Such anti-social measures cannot be carried out of the basis of popular consensus. That is why the political establishment is relying on ever more authoritarian methods, from endless police shootings and the militarization of the police as seen in Ferguson, Missouri, to the measures of spying on the American people and the crack down on political dissent.
Whatever remains of democratic forms have been hollowed out under the pressure of the immense economic and political power of the financial oligarchy, which has only increased its wealth since precipitating the crash of 2008. Decisions are made through back-room deals involving a handful of political operatives in close collaboration with banks, bondholders and wealthy investors.
There is widespread popular opposition to what is taking place in Detroit and throughout the country. Orr alluded to this fact in praising the city council vote when he noted that “there’s still some folks out there who perhaps would have a pitchfork or two.”
This sentiment, however, is entirely excluded from official politics.

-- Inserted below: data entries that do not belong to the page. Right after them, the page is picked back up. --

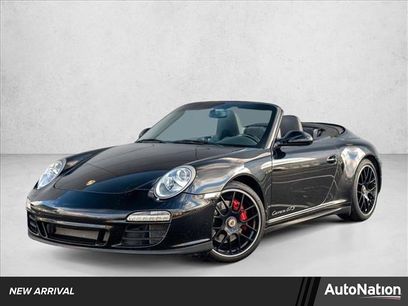 Used 2012 Porsche 911 Carrera GTS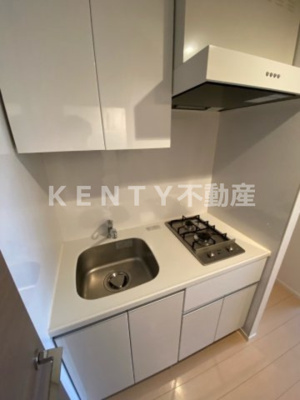 【キッチン】 | パークアクシス蒲田壱番館 | キッチンでお料理をお楽しみください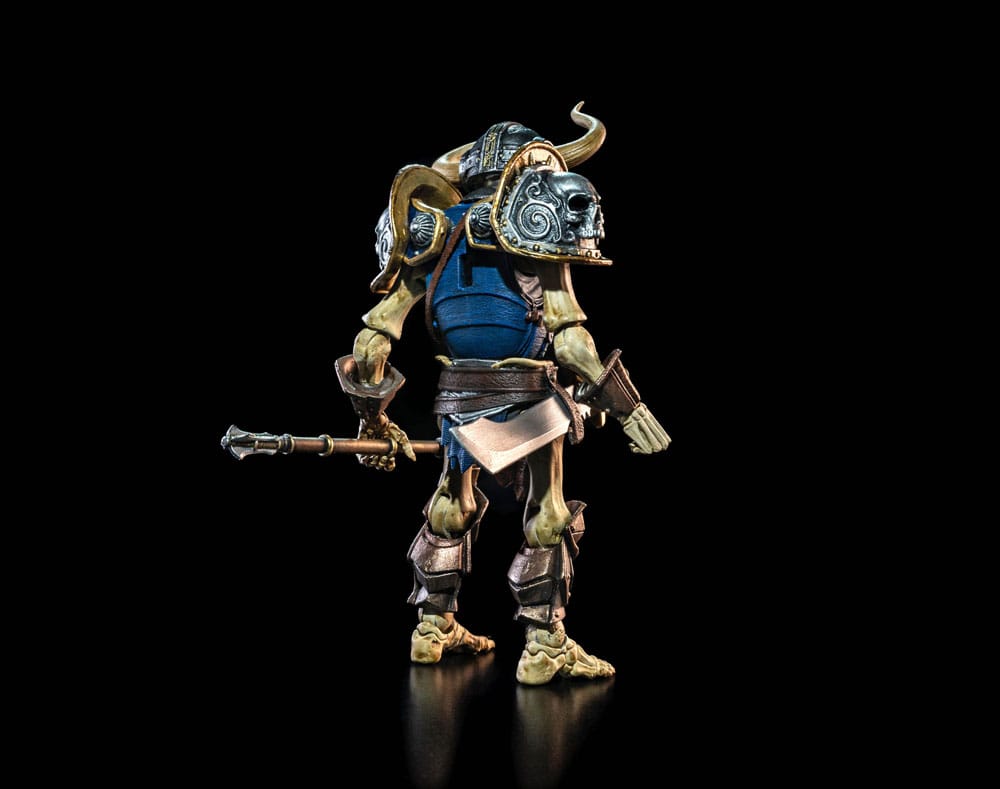 Mythic Legions: All Stars 6 Actionfigur Skalli Bonesplitter 15 cm Image 5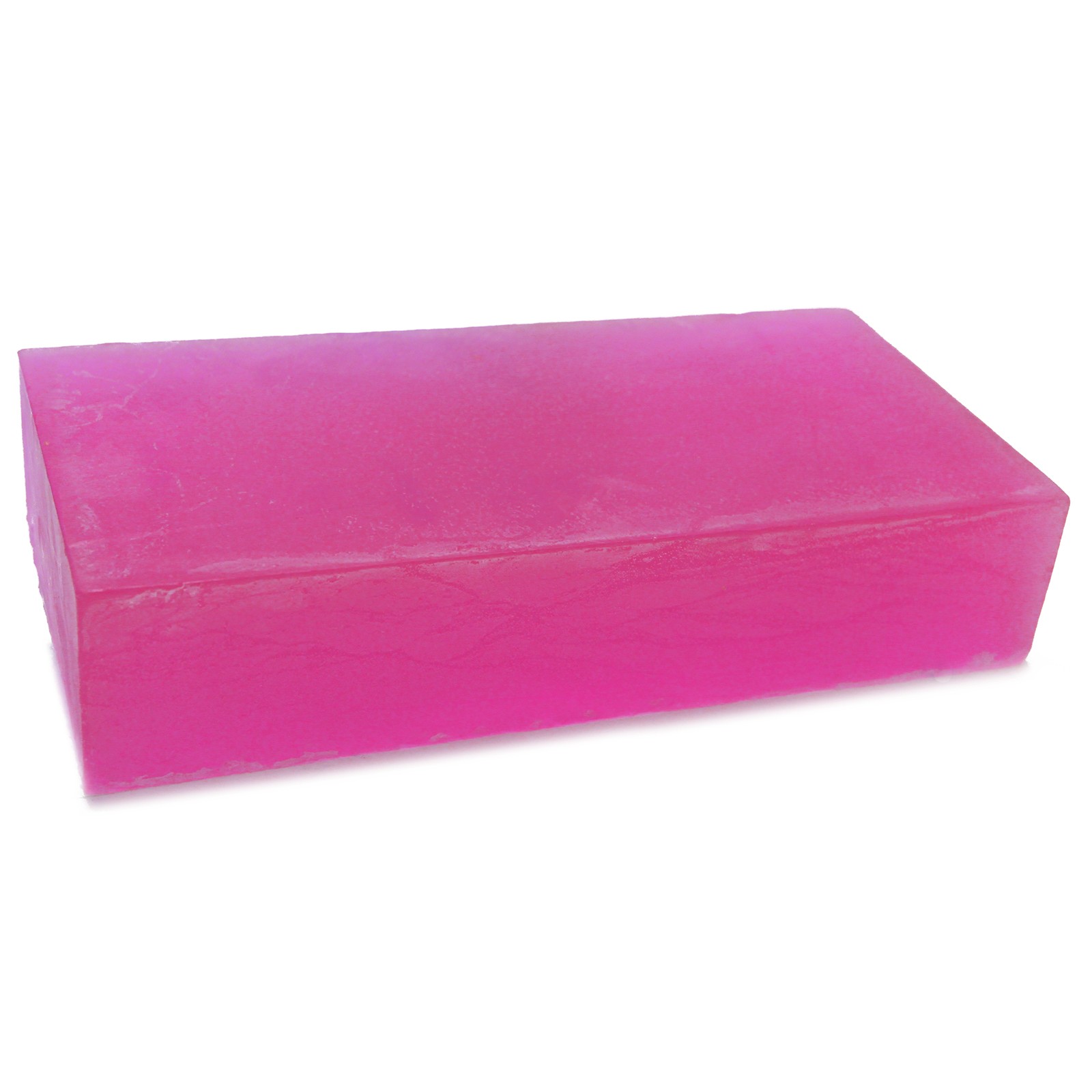 Rosemary Essential Oil Soap Loaf - 2kg Rosemary Essential Oil Soap Loaf - 2kg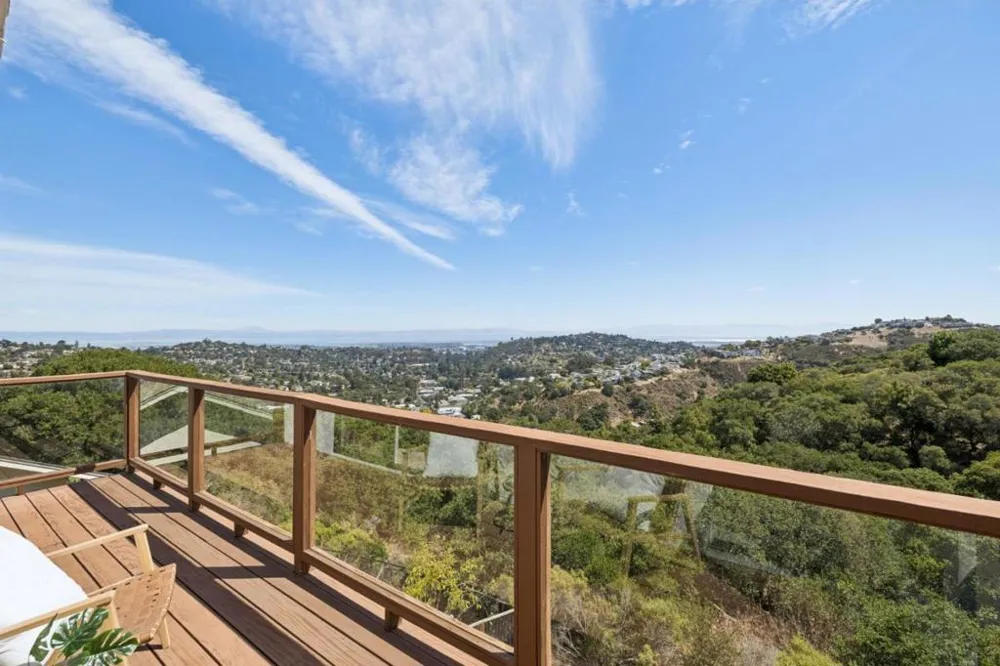 2728 Wakefield Drive Belmont, CA 94002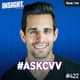 #AskCVV - Morning Routine, Guilty Pleasures, Best Advice, Becoming A Father & More!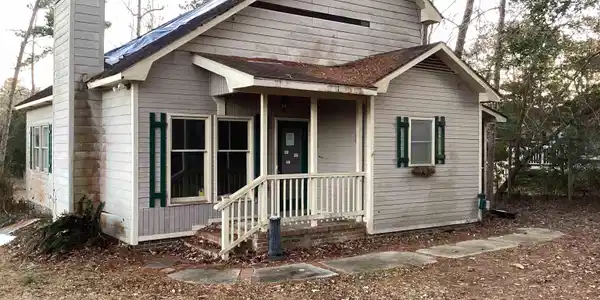 18 Widgeon Rd.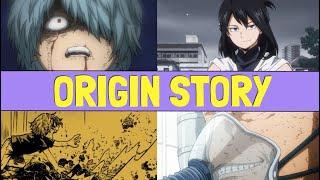 The FULL BACKSTORY of Tomura Shigaraki! / My Hero Academia / Origins Explained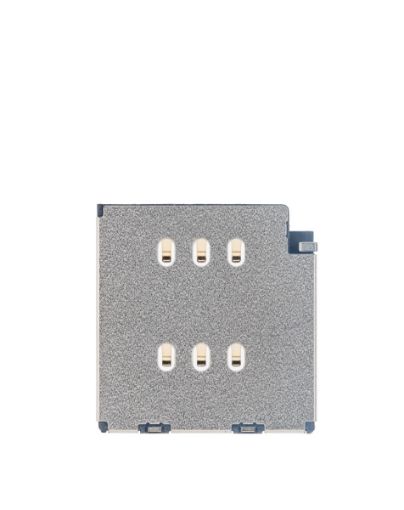 Dual Sim Card Reader for iPhone 11 Pro Max / 11 Pro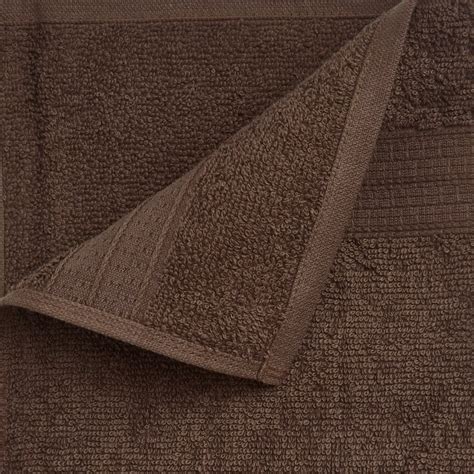 Buy SPACES Day2Day Set of 2 Cotton Hand Towels - 60x40cm from Spaces at ...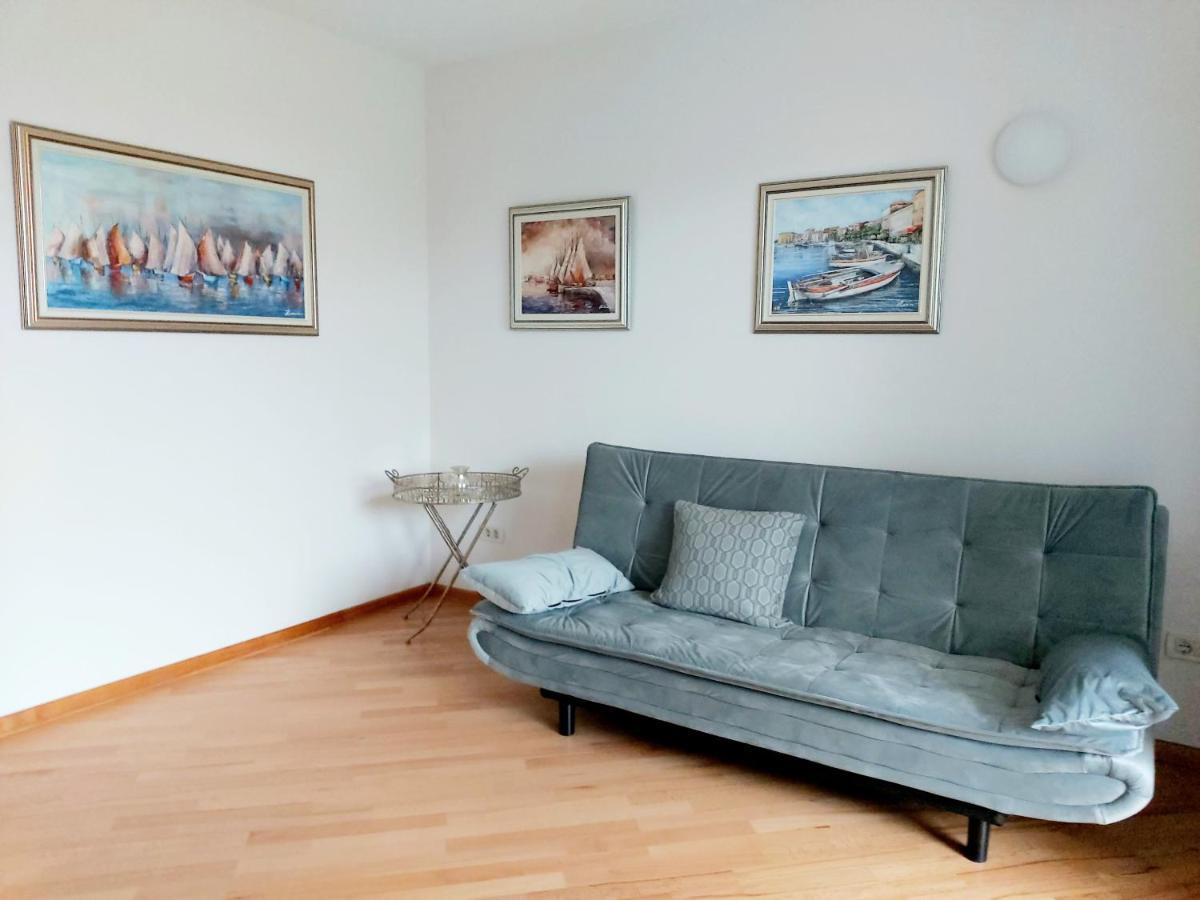 Salt & Sage Apartment Manzan Exterior foto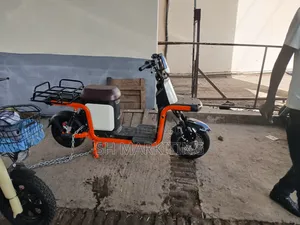 New Motorcycle 2025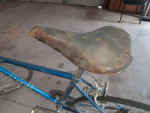 Vintage Schwinn Traveler 10 Speed bike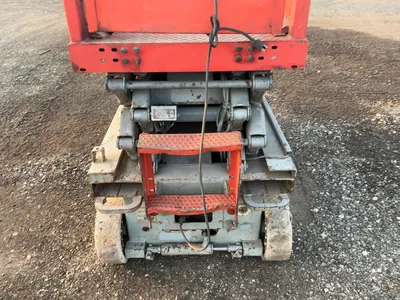 Used 2008 SKYJACK SJ III-3219 Manlifts Michigan US | Miedema Asset Management Group #1318345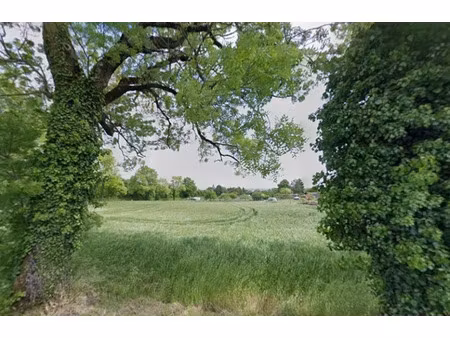 vente terrain 372 m² à préguillac (17460)  29 760 €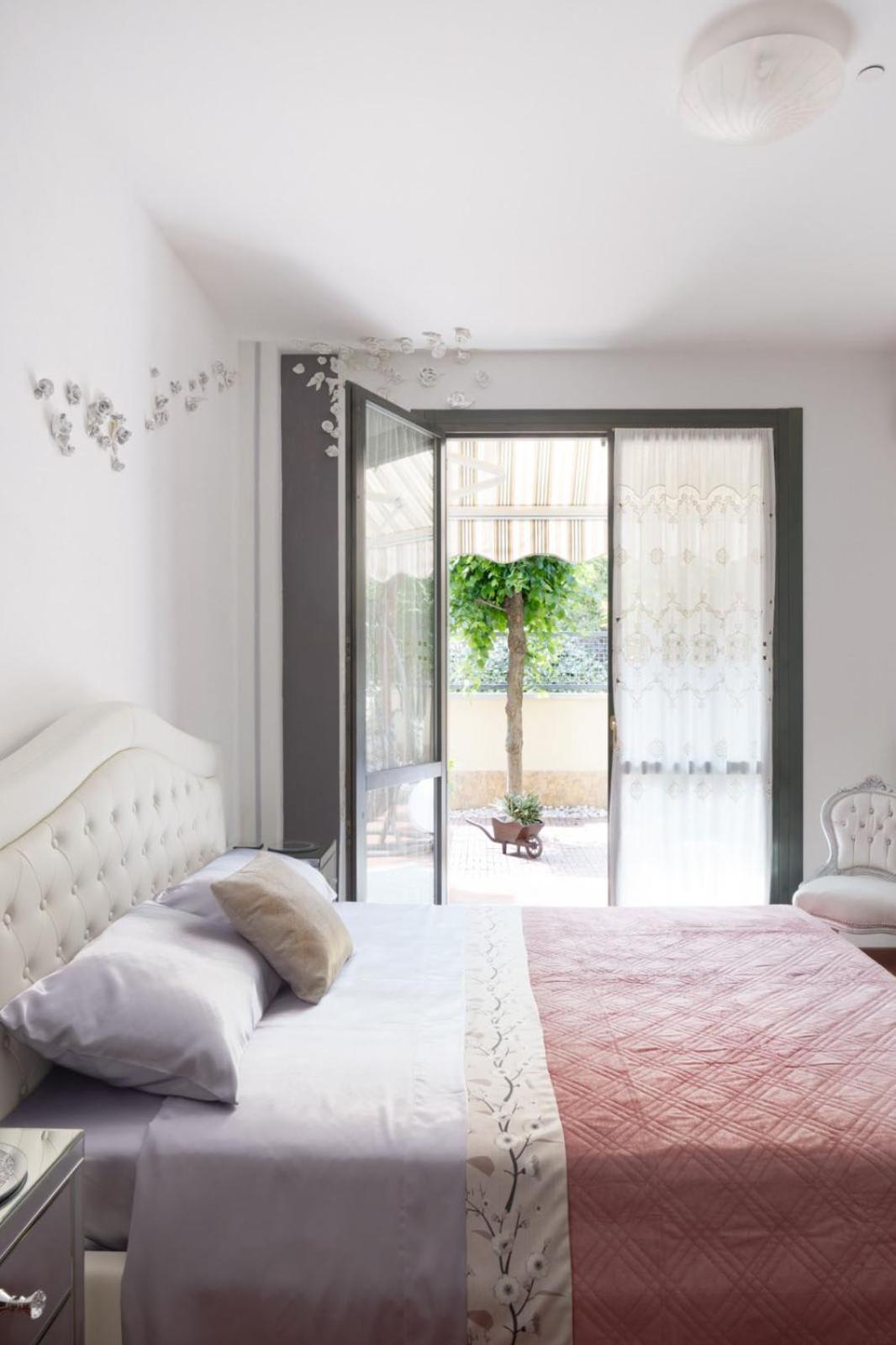 Casa Louise - Appartamento Don Bedetti Bologna Ngoại thất bức ảnh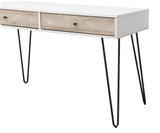 Desk - Taupe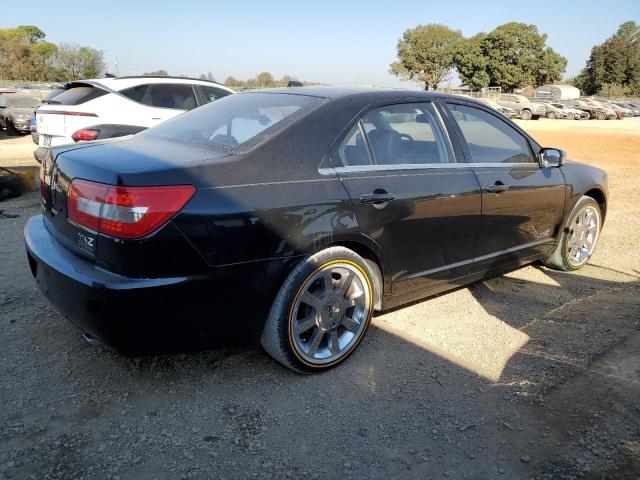 Photo 3 from auction – 2008 LINCOLN MKZ with VIN 3LNHM26T78R660340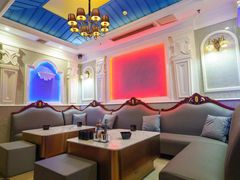 -铜锣湾KTV(木渎店)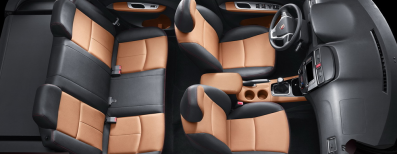 Автомобиль Dongfeng Joyear x5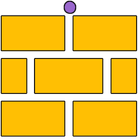 ikon Blok Atlat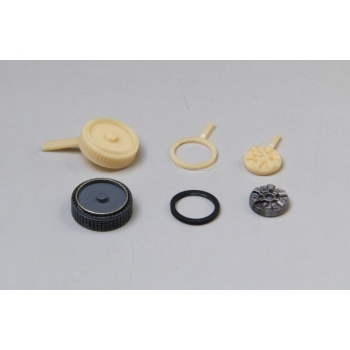 Cloche d'embrayage EXEDY YZR M1 2006-2013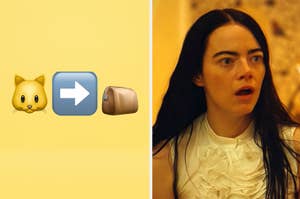 Emily Meyers on BuzzFeed
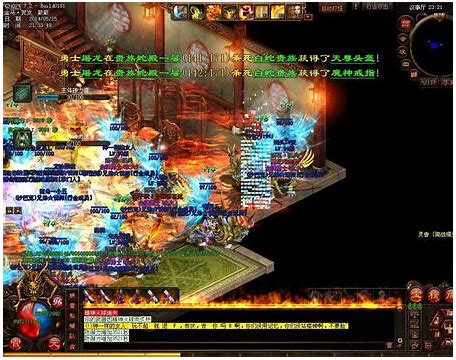 传奇世界私服那里下载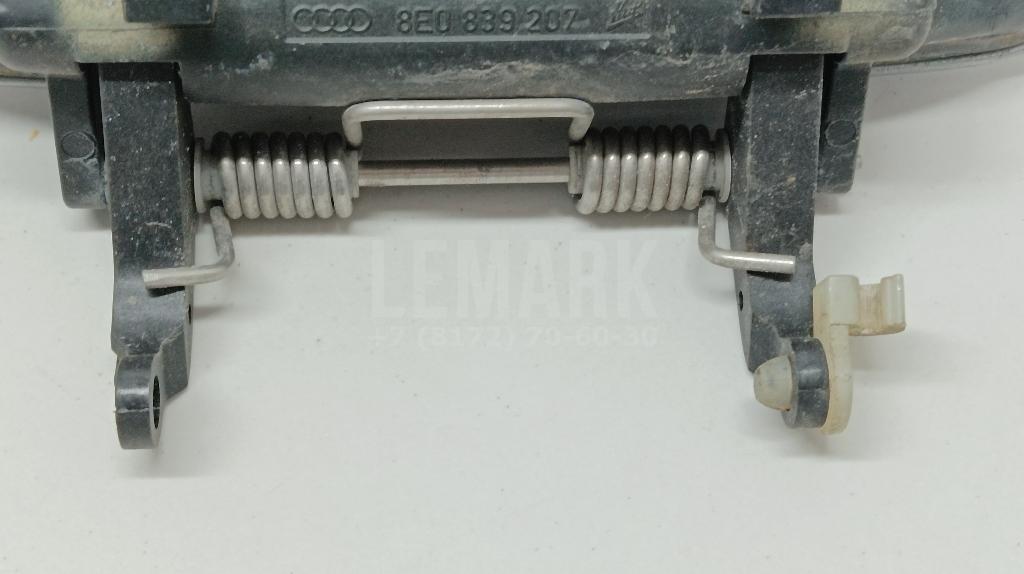 Ручка двери наружная для  BMW 3-serie F30/F31/F80 2011-2020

A key role in this process has been played by the executives who run the American Federation of State, County and Municipal Employees (AFSCME), the United Auto Workers and other city unions. In exchange for signing on to the so-called Grand Bargain and suppressing opposition to the attack on the jobs and living standards of their members, the AFSCME and UAW officials have been paid off with a half-billion-dollar slush fund.
At the same time, various organizations tied to the Democratic Party, have promoted illusions in the unions, the courts and Democrats like President Obama, US Congressman John Conyers Jr. and Council President Brenda Jones. The aim of these lies has been to confuse and undermine the opposition of the working class.
What the experience in Detroit shows is that the entire political structure of America, like the rest of the world, is controlled by the ruling elite. The interests of the vast majority of the population can only be advanced through an independent struggle by the working class to take political power.
The problem is not the lack of resources but the hoarding of society’s wealth by the corporate and financial elite. To free up these resources to rebuild Detroit and other industrially ravaged cities and guarantee the social rights of all working people to jobs, health care, education, housing and culture, what is needed is a workers government and the socialist reorganization of economic life.